Ce sujet m’a été proposé dans le cadre d’une recherche en psychologie transpersonnelle. Il soulève plusieurs interrogations, dont les réponses peuvent, me semble-t-il, nous aider à avancer sur notre chemin de vie.
Pourquoi ce thème mérite-t-il qu’on s’y attarde ?
Parce qu’il permet de déconstruire certains discours stéréotypés très présents dans les milieux spirituels ou de développement personnel. Or, en psychologie transpersonnelle, il est fondamental de commencer par clarifier les concepts. La quête de sens exige rigueur et discernement.
1. Qu’est-ce que la confiance, et comment la développer ?
Avant d’envisager d’avoir confiance – en soi, en les autres ou en le monde – encore faut-il comprendre de quoi il s’agit. Le mot « confiance » possède en réalité deux acceptions principales : d’un côté, il désigne l’assurance, le courage ou la hardiesse fondée sur la conscience de sa valeur, de ses compétences ; de l’autre, il évoque le fait de se fier à quelqu’un ou à quelque chose d’extérieur à soi.

------------------------

CONSIGNES DE L'EXERCICE ->
1) Dans l'extrait sur la confiance, reformulez plus brièvement le paragraphe qui commence par « Avant d'envisager d'avoir confiance », sans perdre ses idées principales.
2) Reprenez, s'il vous plaît, l'extrait sur la confiance là où il s'arrête et poursuivez-le.
Les enregistrements n'ont aucun rôle dans cet exercice.

(Données extraites d'une collection)
------------------------

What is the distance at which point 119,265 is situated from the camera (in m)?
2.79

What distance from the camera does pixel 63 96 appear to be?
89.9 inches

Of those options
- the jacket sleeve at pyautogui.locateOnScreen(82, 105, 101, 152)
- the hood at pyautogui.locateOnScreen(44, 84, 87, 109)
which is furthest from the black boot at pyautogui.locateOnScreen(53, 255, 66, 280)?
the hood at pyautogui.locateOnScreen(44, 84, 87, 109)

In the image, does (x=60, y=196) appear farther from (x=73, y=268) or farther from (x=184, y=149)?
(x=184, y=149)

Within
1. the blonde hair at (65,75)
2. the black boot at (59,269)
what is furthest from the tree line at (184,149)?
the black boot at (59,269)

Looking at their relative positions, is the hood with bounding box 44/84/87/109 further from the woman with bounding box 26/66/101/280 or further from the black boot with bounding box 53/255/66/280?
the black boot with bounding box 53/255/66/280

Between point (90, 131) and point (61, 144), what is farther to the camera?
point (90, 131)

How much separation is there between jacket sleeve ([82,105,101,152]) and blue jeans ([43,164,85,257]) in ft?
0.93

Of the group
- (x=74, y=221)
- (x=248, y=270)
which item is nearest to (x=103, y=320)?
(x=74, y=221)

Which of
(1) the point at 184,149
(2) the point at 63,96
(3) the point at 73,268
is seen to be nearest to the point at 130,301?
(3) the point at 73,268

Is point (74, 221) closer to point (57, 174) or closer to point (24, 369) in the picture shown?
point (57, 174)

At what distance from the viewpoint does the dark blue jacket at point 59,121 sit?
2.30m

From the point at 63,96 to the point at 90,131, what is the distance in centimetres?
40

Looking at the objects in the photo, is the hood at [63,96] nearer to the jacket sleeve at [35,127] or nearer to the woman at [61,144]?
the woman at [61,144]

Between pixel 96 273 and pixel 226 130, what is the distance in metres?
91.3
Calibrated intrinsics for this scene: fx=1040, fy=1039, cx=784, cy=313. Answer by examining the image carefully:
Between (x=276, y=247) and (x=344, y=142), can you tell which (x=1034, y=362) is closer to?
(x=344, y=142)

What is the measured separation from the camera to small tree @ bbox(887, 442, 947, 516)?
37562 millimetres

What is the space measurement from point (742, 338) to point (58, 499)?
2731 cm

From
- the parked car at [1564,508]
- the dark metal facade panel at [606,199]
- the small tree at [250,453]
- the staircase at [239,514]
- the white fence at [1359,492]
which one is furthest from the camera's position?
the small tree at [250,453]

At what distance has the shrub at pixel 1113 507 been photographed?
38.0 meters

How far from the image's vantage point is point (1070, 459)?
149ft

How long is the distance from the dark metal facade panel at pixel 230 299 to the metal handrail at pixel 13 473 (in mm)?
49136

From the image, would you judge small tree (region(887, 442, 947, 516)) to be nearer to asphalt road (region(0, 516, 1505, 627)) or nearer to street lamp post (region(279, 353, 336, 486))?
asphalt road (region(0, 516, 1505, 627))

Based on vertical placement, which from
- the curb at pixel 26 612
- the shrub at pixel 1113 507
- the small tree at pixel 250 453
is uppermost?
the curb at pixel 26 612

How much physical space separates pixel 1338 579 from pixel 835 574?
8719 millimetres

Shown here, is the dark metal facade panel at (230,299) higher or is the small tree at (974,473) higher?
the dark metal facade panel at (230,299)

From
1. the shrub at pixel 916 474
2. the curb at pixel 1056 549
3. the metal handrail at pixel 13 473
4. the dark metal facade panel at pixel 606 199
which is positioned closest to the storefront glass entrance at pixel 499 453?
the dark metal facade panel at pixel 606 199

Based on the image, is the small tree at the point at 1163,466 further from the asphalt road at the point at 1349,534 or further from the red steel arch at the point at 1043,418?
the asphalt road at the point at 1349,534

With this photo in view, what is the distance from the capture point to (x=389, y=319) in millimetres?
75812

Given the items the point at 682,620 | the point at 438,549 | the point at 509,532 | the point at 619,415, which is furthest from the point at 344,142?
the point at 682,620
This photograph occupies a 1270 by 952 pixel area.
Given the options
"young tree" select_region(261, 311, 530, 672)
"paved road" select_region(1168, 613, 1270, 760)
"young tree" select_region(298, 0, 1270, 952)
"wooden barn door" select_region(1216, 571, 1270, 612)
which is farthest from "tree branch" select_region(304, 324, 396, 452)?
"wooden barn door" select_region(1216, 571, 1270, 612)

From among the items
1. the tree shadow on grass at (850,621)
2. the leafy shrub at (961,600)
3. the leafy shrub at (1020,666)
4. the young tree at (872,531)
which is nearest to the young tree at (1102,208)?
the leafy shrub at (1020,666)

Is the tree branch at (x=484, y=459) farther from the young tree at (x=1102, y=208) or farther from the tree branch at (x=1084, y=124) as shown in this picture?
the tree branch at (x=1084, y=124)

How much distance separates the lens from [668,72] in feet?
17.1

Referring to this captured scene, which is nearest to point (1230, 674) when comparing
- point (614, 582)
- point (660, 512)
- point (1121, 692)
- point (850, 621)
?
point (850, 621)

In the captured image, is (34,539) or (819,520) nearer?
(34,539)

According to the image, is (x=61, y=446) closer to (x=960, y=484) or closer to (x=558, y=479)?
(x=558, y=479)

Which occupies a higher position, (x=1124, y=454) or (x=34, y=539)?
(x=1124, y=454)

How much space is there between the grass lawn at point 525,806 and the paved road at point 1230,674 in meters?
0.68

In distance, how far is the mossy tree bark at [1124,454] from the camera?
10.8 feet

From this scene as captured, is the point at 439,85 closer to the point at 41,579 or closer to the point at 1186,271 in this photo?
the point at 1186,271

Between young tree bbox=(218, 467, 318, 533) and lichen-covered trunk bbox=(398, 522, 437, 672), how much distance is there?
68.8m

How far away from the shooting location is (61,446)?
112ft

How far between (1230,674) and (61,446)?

------------------------

RÉPONSES DANS L'ORDRE ->
1) Pour avoir confiance en soi, en les autres ou en le monde, il faut d'abord comprendre ce qu'est la confiance. Le mot a deux sens principaux : l'assurance, le courage ou la hardiesse fondés sur la conscience de sa valeur et de ses compétences, et le fait de se fier à quelqu'un ou à quelque chose d'extérieur à soi.

2)
Étymologiquement, le mot vient du latin cum fides – « avec foi » – ce qui nous renvoie à la notion de croyance. Avoir confiance, c’est croire, c’est accorder du crédit à ce qui n’est pas totalement maîtrisé. Et cette croyance se construit, s’ancre ou vacille, selon notre parcours, notre personnalité, notre éducation et nos expériences de vie. C’est pourquoi la confiance est plurielle : elle peut se nourrir d’une sécurité intérieure, mais aussi d’un ancrage social, ou encore d’une disposition spirituelle.
La confiance ne peut être séparée de la résilience, cette aptitude à se reconstruire après une épreuve. Elle fait partie d’un système de croyances malléable, que l’on peut faire évoluer. C’est un travail qui commence par la conscience de ses croyances limitantes, et peut se poursuivre à travers différentes approches – cognitives, émotionnelles, corporelles ou spirituelles – que j’ai développées dans d’autres articles.
2. Qu’est-ce que l’ego ?
Le mot « ego » (du latin je) est aujourd’hui souvent connoté négativement, assimilé à l’égoïsme ou à l’égocentrisme, ce qui est paradoxal dans nos sociétés individualistes. Il a été popularisé par Freud, qui en a fait une instance structurante de la psyché, même si des penseurs comme Nietzsche avaient déjà exploré cette notion bien avant lui.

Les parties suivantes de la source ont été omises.